We just need to turn off fluentd pods before we delete all indicies, no?

Comment 21 Ricardo Lourenco 2017-02-08 16:30:15 UTC

(In reply to Lukas Vlcek from comment #14)
> Seems I did not realise that you use shared ES cluster instance for several
> parallel/consecutive tests? Can you please explain me how and when you
> re-use the ES cluster for several tests then?
> 
> My recommendation was to always start with clean fresh ES cluster for each
> test to minimize the risk we interpret results incorrectly and make sure
> things like cache evictions, heavy GC cycles ... etc are not impacted by use
> of the cluster in previous tests...

I didn't run any parallel tests. Before each test starts, the indices are deleted so we don't have data from 10 pods per node vs 30 pods per node.
The test does not scale down the fluentd's to 0 after doing that, so a delete operation might be taking place while the fluentd's are already trying to send data.

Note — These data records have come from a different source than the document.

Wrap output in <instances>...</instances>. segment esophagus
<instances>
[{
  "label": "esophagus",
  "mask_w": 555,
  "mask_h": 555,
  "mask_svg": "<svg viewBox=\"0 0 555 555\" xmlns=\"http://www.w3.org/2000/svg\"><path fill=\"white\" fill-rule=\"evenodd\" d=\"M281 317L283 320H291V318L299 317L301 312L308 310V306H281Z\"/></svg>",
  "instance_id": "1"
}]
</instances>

Comment 28 Rich Megginson 2017-02-13 18:51:20 UTC

If the problem here is deleting indices that are still in use, I would like to close this bug as WONTFIX.  Does everyone agree?

Comment 29 Peter Portante 2017-02-14 02:45:04 UTC

I don't believe this is a bug.  If "won't fix" implies that it is a bug, is there another category to use, like invalid or something?

Comment 30 Jeff Cantrill 2017-02-16 15:50:22 UTC

Closing since there seems to be agreement that this is an unlikely and invalid scenario for a customer.